1. Translation: Move triangle EFD (the second triangle) so that point E coincides with point A in triangle ABC (the first triangle).
Explanation: We can slide triangle EFD horizontally or vertically without changing its shape in order to align point E with point A. This move ensures that the corresponding vertices E and A of both triangles will overlap perfectly.

2. Rotation: Rotate triangle EFD around point E until side EF aligns with side AB.
Explanation: By rotating triangle EFD around point E, we can bring side EF into the same position as side AB. This rotation ensures that the corresponding sides EF and AB of both triangles will overlap perfectly.

3. Translation: Move triangle EFD (the rotated triangle) so that point D coincides with point C in triangle ABC (the first triangle).
Explanation: We can slide triangle EFD horizontally or vertically without changing its shape in order to align point D with point C. This move ensures that the corresponding vertices D and C of both triangles will overlap perfectly.

This sequence of rigid transformations illustrates the SAS Congruence Theorem.
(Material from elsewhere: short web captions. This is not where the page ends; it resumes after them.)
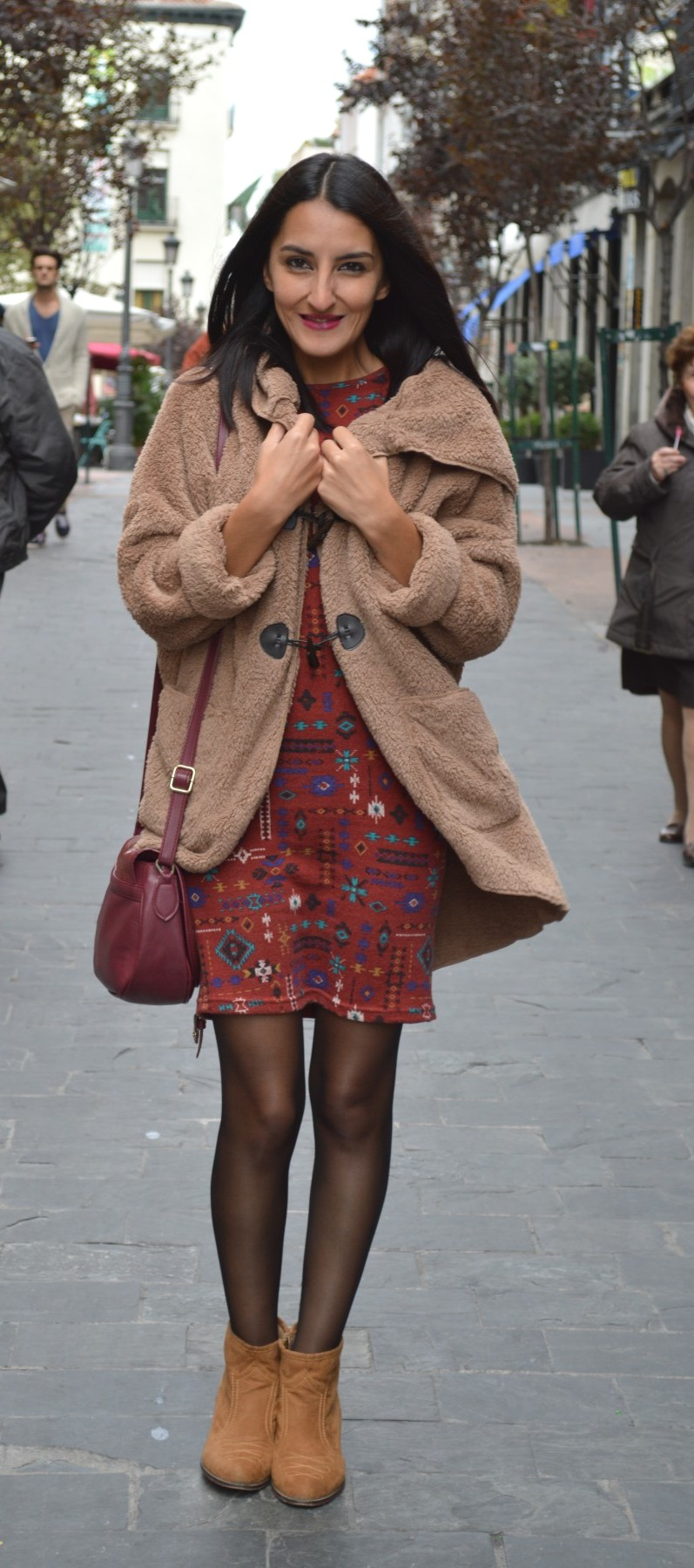 Abrigo / coat: El Rincón de Laura (new) Vestido / dress: Shana (new) Botines / booties: Bershka (old) Bolso / bag: Berska (old)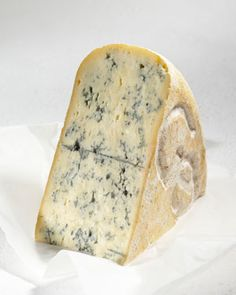 Bleu de Gex French Cheese // Region : Haut Jura - Franche Comté // milk : cow // (queso frances)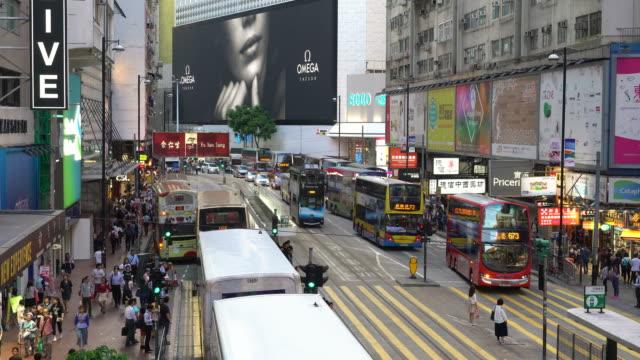 vidéos et rushes de traffic in hong kong causeway bay - publicité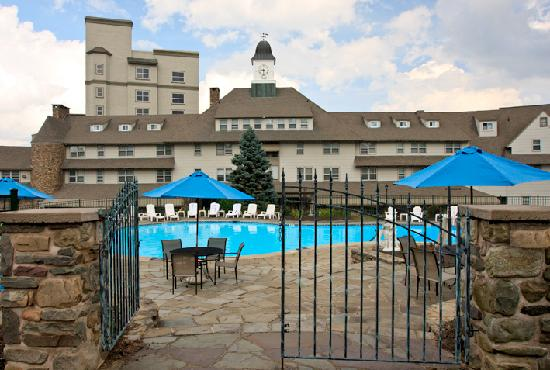 The Inn at Pocono Manor: Building Exterior & Outdoor Pool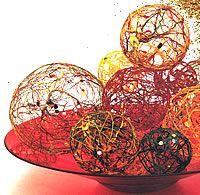 Fiche créative Noël - Boules en ficelle  http://www.creaclic.ch/fichesnoel/FCnoelbouleficelle.php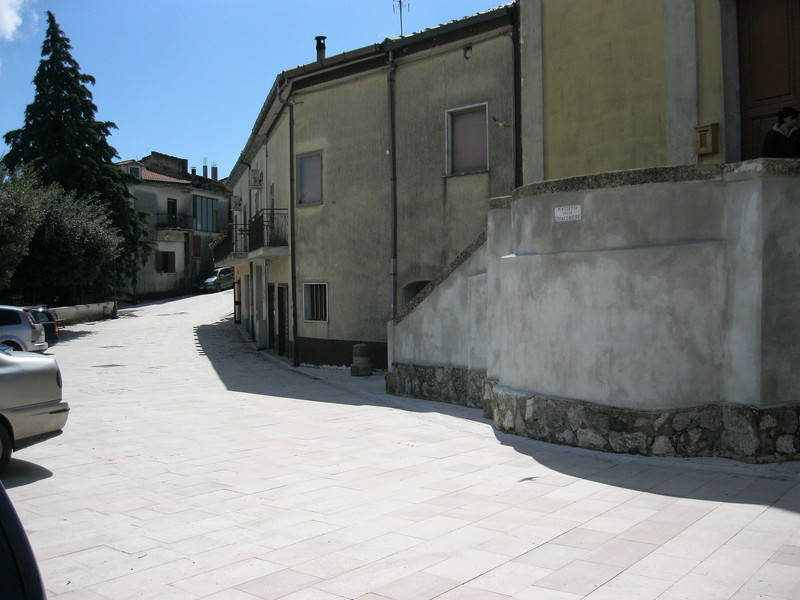 ''Piana di Monte Verna frazione Villa Santa Croce piazzetta delle chiacchiere'' - Piana di Monte Verna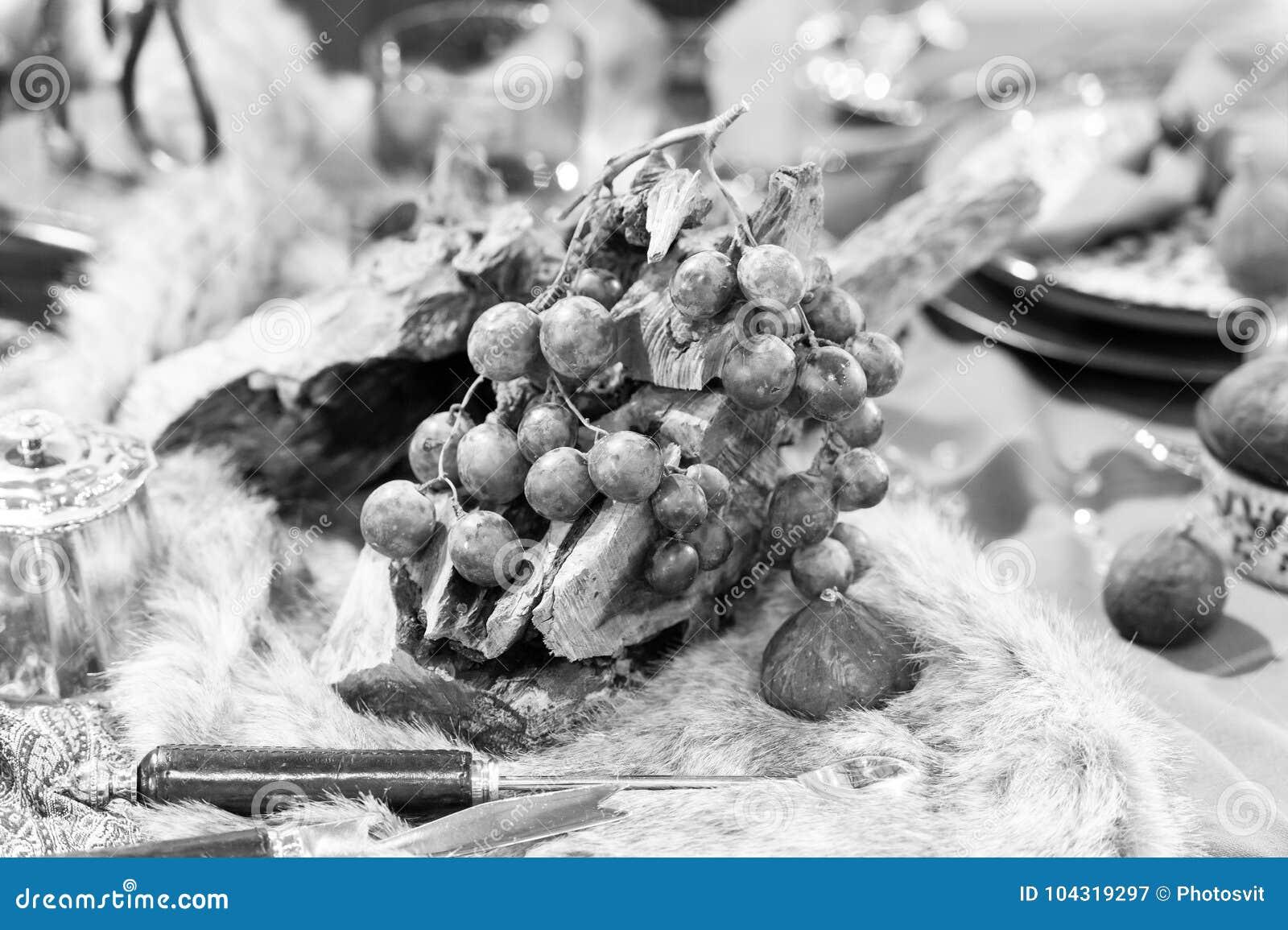 Uva su legno e su pelliccia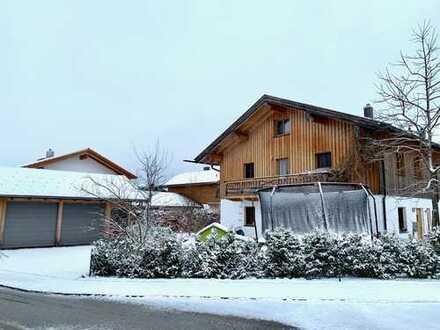Neuwertiges REH mit fünf Zimmern und EBK in Warngau Ortsmitte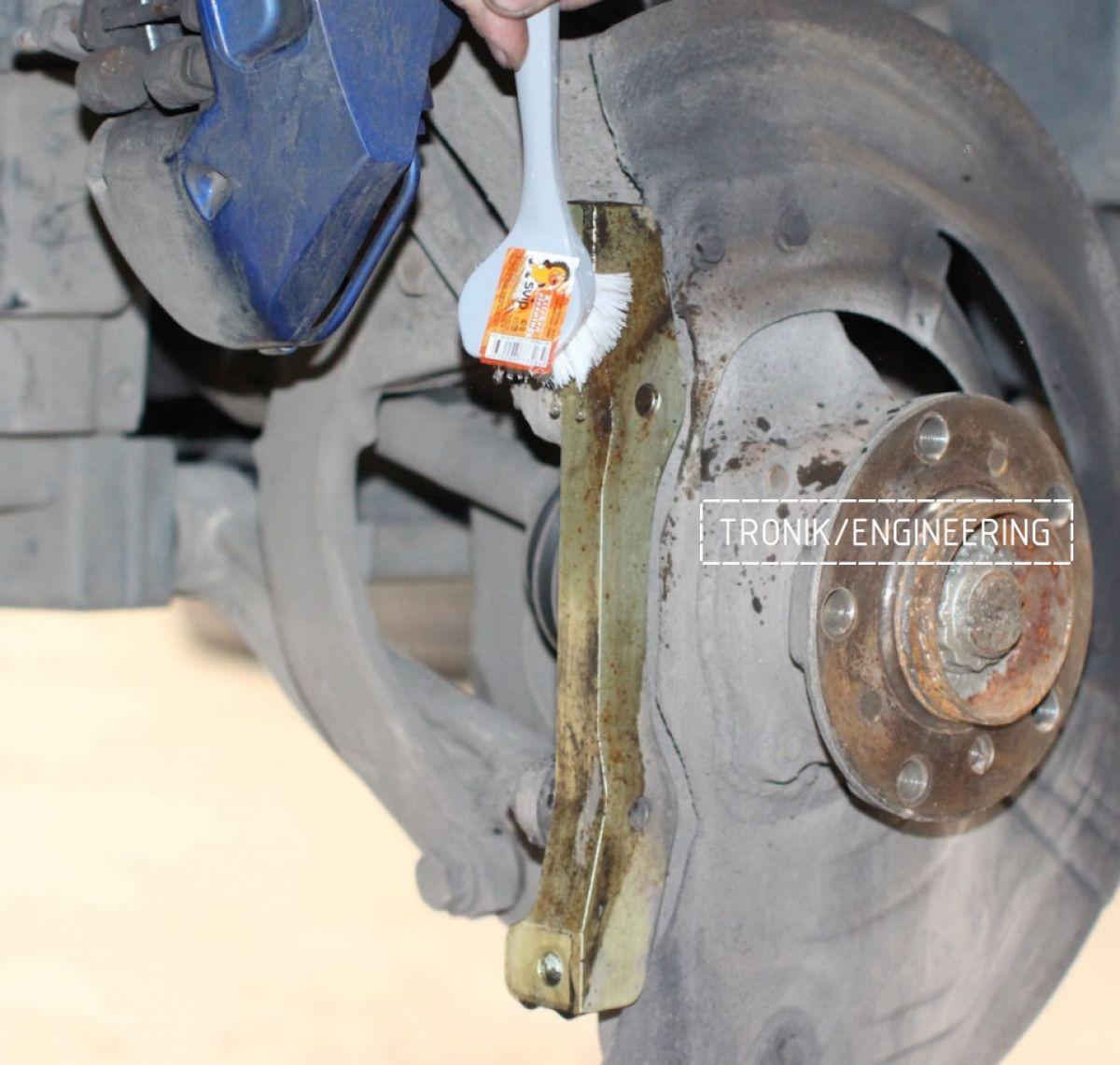 Замена тормозных колодок в многопоршневых суппортах Brembo. Фотография 10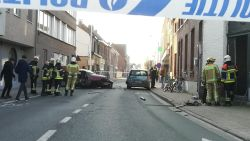 Auto crasht zwaar tegen gevel na politieachtervolging, ook schot gelost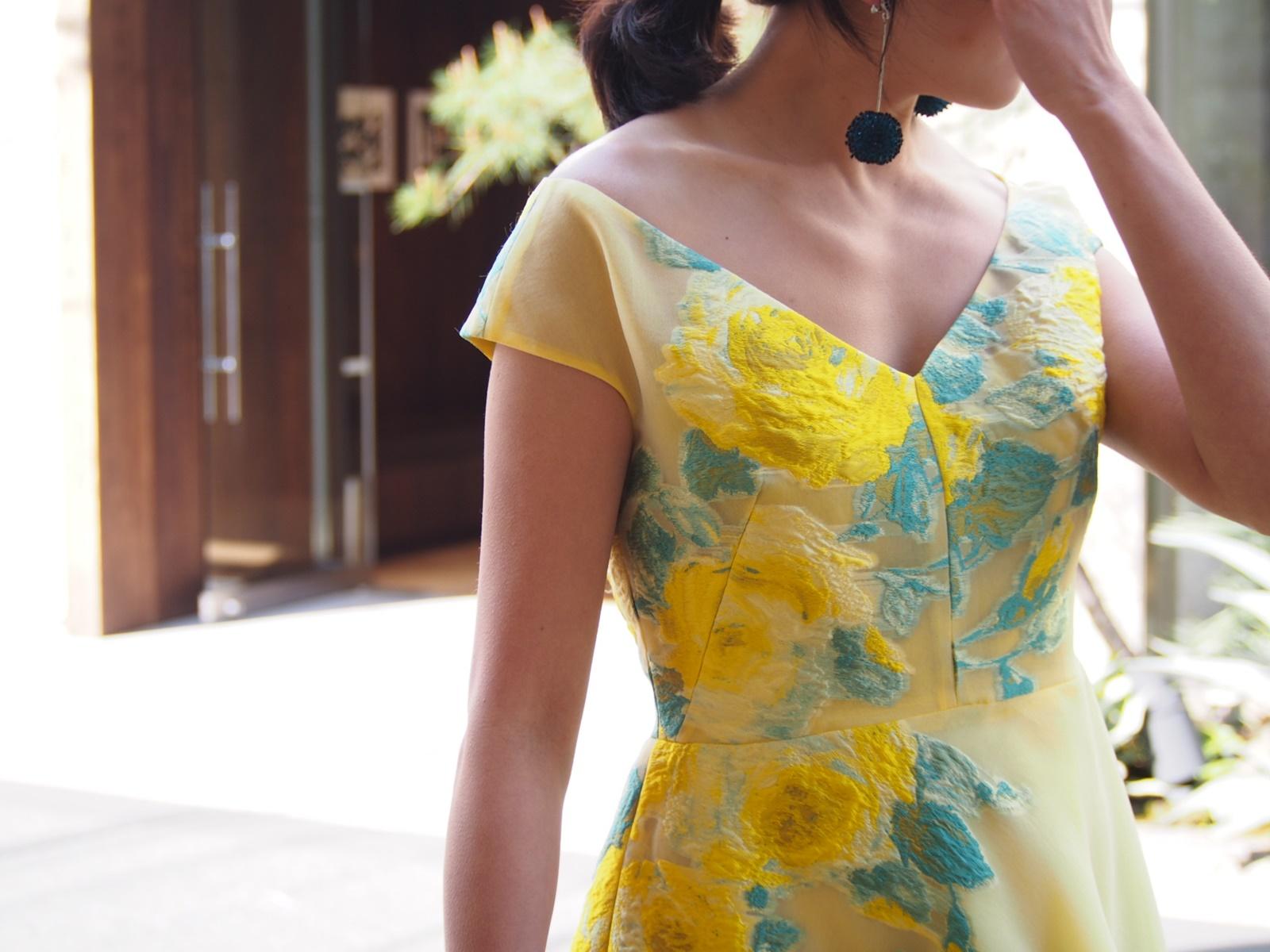 大柄の花が刺繍されたVネックの黄色のドレスは春の結婚式やパーティーにおすすめのおしゃれなレンタルパーティードレス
According to this theorem, if two triangles have two pairs of corresponding sides that are congruent and the angles between these sides are also congruent, then the triangles are congruent.

In our case, we have shown that side AB is congruent to side EF, side BC is congruent to side FD, and angle BAC is congruent to angle EFD. These are the pairs of corresponding sides and angles that satisfy the SAS Congruence Theorem. Therefore, by performing these rigid transformations, we have proven that triangle ABC is congruent to triangle EFD.